Interview with Shane Told Of Silverstein

SilversteinThe front man of the Canadian post-hardcore outfit Silverstein has never quite experienced the true meaning of “time off” when it comes to his music. In fact, Shane Told, who has fronted Silverstein since they first started playing almost a decade ago, says he’s always touring or about to tour and can’t imagine life any other way. “I think if we toured like a normal band and then started doing this, we’d probably go crazy. It’s a weird life. I’m just constantly waiting for the next tour. I’ve never been at home not knowing the next time I was going to leave. That’s never happened,” he explains.

In keeping with the band’s strong affinity for constantly taking their music to different cities, Told spoke to The Aquarian on the phone from Florida just hours before a gig. Over the last month, the band has been touring in support of its fourth delivery, A Shipwreck In The Sand, and is set to join other headlining acts on the second day of Bamboozle. Nearly ten years on, Silverstein has seen a lot, and Told opened up about the good times, the bad times, and about how the quintet keeps up its creativity in an effort to keep moving forward.

Rumor has it you guys don’t like being labeled as a screamo band.
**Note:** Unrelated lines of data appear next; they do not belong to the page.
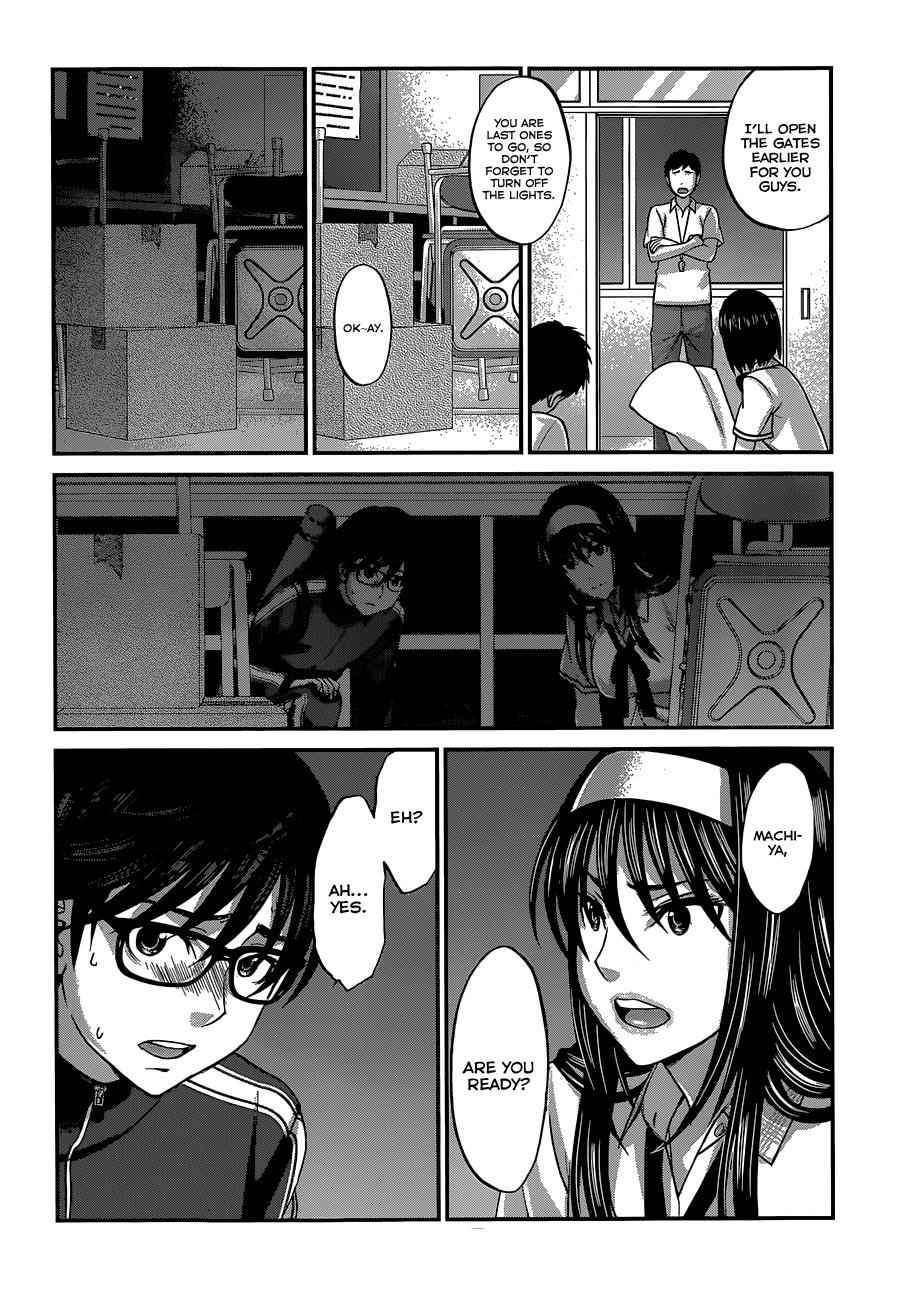 Dead Tube Chap 5 - Next Chap 6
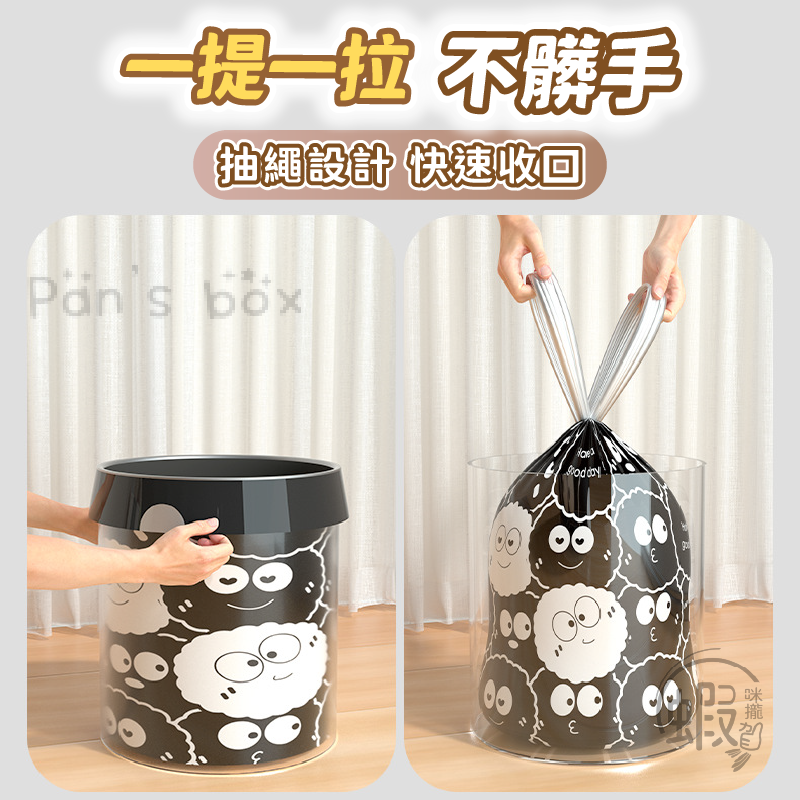 煤球垃圾袋🚮垃圾袋 加厚 手提式 抽繩 煤球卡通 清潔袋 垃圾袋 廚餘袋 小垃圾袋 抽繩式垃圾袋 拉繩垃圾袋-細節圖8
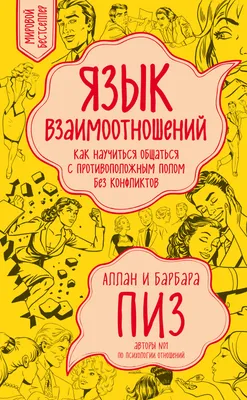 История русских жестов.. Обсуждение на LiveInternet - Российский Сервис  Онлайн-Дневников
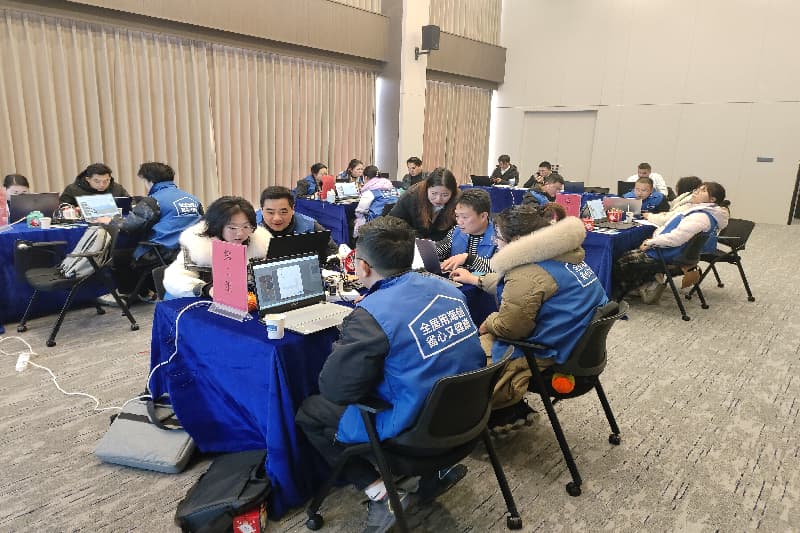 IMG_20241224_152941.jpg IMG_20241224_152941.jpg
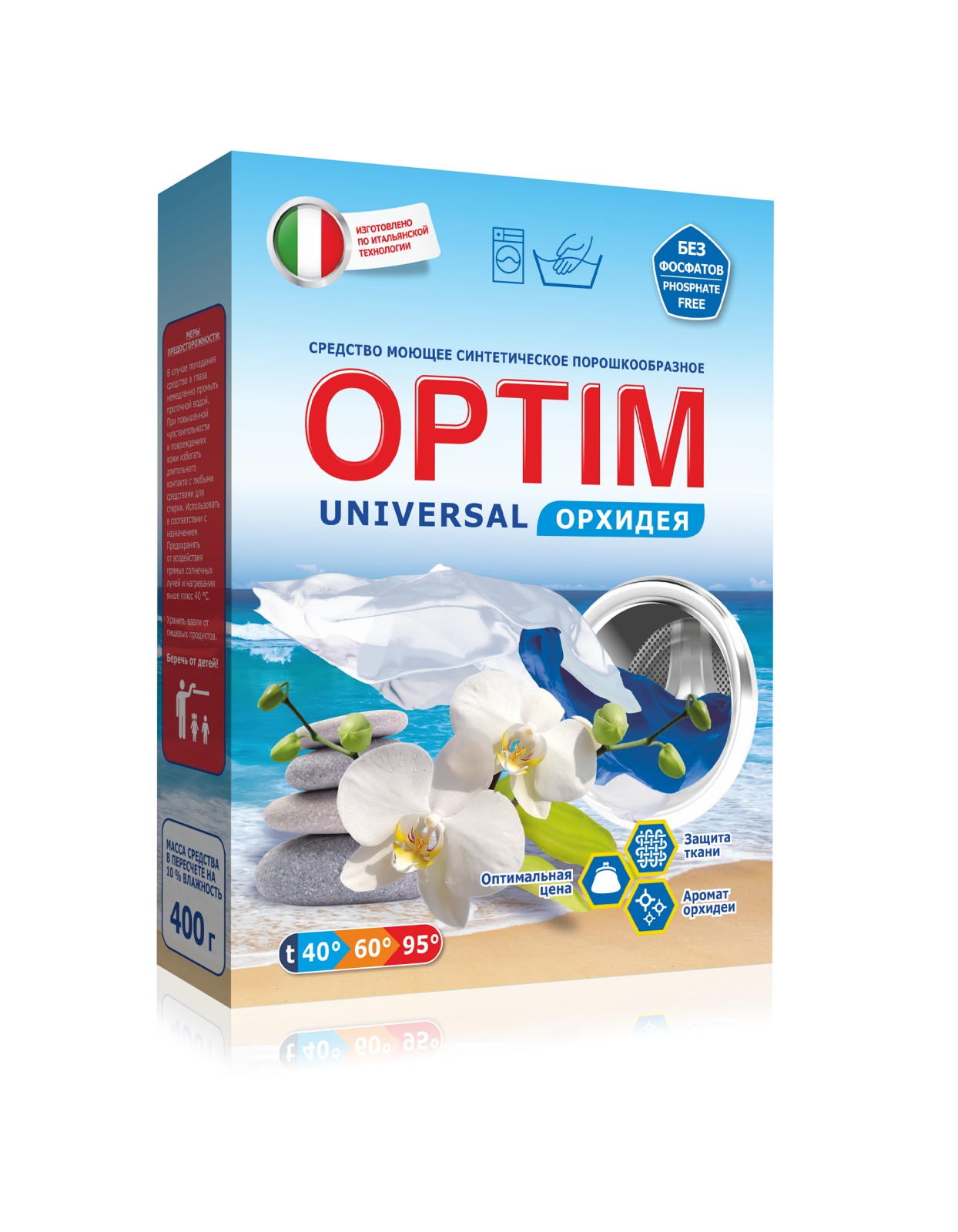 СМС OPTIM UNIVERSAL «ОРХИДЕЯ» 400 г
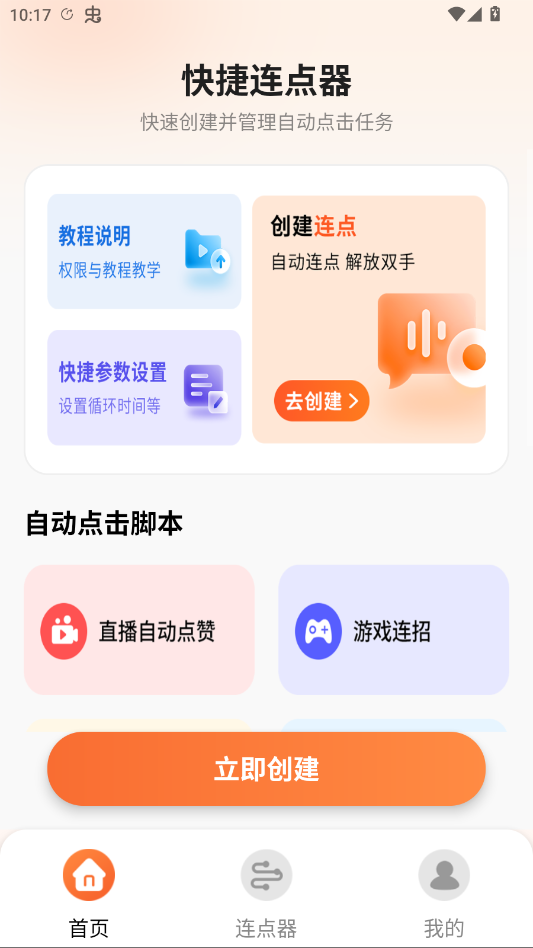 ����Զ�����������ٷ���appv1.3 ���°�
Is that true?

I can’t speak for the other four members of my band but I’m not going to say I love it—I don’t really care, I don’t know. The genre has—since I was a kid, listening to screamo 10 years ago or more—the definition has definitely changed. That’s kind of why the term bothers us. It’s like anything—when I was a kid, emo was kind of hardcore punk rock music. There was nothing mainstream about it, and then Dashboard Confessional came out, and The Ataris came out, and people started labeling them emo, and it got big in the mainstream and it’s bastardised by the media calling bands emo or screamo when they’re really not.

You guys are turning 10 next year. Did you think you would make it this far when you started out?

God no. When we started the band we didn’t even know if we would ever play a show or go on tour. We never thought about that stuff. We started the band just for fun, as a side project, for something to do. It wasn’t any more than that, but it’s been a wild ride.

What do you think has been the key to your success, because a decade is a pretty decent amount of time to survive?

It’s been a very slow progression. It hasn’t been an overnight success. It hasn’t been one song blowing up on the radio, or all this press, that never really happened. If you looked at a graph it would be a straight line at 45 degrees. That’s how our success has been.

What’s the biggest lesson you’ve learned so far?

We didn’t know anything about the music industry when we started. We didn’t know even really what a producer did, or a booking agent, or anything like that. We were just dumb kids and we thought, ‘Okay, you make a demo and you get signed like in the movies, and once you’re signed then you don’t have to worry about anything, you’re taken care of.’

We realized at an early point in our career that if you want to do something right, you should do it yourselves, and trust yourself to do it. So we were self-managed for the first 100,000 to 150,000 records we sold. And we learned a lot through that.